ILO report warns of a very real threat of rising child poverty in Britain if measures to combat unemployment are not introduced

Britain must do more to get companies investing and banks lending if it wants to turn around a stagnant labour market that has seen long-term unemployment double since the financial crisis began.

That is the warning from the International Labour Organisation (ILO), which said in its annual World of Work report that the UK is trapped in the "vicious spiral" of falling real wages and depressed investment and faces a very real threat of rising child poverty.

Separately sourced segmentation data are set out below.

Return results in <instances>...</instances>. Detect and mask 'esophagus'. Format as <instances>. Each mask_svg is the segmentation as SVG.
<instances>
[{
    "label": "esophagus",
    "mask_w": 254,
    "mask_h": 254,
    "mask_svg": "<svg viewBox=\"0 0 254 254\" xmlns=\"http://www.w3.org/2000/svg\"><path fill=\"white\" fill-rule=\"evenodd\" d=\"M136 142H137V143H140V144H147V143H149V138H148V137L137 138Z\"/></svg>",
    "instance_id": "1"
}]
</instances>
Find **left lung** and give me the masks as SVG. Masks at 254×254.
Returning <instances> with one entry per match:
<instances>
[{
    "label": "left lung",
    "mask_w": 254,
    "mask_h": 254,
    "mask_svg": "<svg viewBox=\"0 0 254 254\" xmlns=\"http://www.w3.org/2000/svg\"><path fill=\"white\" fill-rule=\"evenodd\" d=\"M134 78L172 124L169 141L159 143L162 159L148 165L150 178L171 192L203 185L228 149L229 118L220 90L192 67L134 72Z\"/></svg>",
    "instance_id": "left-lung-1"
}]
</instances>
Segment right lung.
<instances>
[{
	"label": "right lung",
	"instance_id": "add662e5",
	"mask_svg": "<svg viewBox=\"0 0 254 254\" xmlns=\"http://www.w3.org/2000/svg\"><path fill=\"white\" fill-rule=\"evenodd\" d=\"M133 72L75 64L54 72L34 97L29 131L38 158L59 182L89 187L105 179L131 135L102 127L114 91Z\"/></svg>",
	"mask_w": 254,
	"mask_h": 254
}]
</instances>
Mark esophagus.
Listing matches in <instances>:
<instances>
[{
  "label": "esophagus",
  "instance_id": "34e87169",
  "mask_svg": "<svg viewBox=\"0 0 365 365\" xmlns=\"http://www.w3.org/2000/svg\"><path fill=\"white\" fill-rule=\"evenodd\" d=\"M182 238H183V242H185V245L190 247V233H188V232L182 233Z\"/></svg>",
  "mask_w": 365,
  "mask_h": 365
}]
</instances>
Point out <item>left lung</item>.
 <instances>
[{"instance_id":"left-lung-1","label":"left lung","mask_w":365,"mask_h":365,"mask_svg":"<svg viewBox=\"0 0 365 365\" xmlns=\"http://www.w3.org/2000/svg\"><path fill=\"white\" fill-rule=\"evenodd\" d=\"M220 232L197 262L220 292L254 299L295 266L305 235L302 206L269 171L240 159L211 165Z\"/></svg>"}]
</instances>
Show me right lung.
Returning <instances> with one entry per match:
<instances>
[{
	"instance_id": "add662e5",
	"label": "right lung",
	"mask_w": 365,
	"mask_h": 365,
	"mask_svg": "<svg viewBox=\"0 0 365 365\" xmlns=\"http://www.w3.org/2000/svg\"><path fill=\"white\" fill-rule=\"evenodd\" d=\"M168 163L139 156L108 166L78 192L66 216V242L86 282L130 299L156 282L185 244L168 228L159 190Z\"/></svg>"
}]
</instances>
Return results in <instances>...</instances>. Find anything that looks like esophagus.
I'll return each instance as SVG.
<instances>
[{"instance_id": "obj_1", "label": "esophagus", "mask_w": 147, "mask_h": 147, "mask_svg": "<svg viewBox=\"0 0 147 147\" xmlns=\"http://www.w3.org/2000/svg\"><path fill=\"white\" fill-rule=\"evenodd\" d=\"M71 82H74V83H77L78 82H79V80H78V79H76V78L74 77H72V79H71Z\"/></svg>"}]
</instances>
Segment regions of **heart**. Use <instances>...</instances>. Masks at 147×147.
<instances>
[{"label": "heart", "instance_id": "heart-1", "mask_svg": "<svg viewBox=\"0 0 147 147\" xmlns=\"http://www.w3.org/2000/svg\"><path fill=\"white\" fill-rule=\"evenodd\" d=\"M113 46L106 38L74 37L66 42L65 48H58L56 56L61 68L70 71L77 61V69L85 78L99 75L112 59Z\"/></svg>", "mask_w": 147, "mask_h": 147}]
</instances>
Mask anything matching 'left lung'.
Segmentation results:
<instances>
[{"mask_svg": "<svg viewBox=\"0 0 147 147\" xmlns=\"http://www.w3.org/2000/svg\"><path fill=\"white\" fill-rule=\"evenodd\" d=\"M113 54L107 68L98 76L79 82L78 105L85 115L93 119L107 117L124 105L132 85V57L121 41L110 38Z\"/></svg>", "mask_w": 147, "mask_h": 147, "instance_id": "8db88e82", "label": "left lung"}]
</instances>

At 7.8%, the UK unemployment rate is relatively low in comparison to other EU economies, but the ILO notes that it has failed to come down for almost a year. Unemployment is also well above the pre-crisis level of 5.2% at the end of 2007. Any growth in employment has only been enough to accommodate a growing labour force, and has not made up for jobs lost when the economy faltered.

The author of the ILO report, Raymond Torres, said the UK faced serious long-term threats if it fails to give more help to vulnerable groups, such as single parents, to get back into work.

"In the UK there is a risk of poverty among children that we may not see much now but that could have serious long-term effects," said Torres, the director of the ILO's International Institute for Labour Studies.

The ILO's recommendations for the UK echo its concerns for all advanced economies where it believes a recovery in corporate profitability and stock markets does not appear to be resulting in strong jobs growth. Instead unspent cash is piling up in the accounts of large enterprises while executive pay is also rising.

It calls on the UK to implement measures to encourage job-friendly investment, particularly at "job-rich" small and medium-sized businesses, with schemes such as credit guarantees and tax incentives. It also says executive pay packages should no longer reward short-term goals that can encourage harmful management practices.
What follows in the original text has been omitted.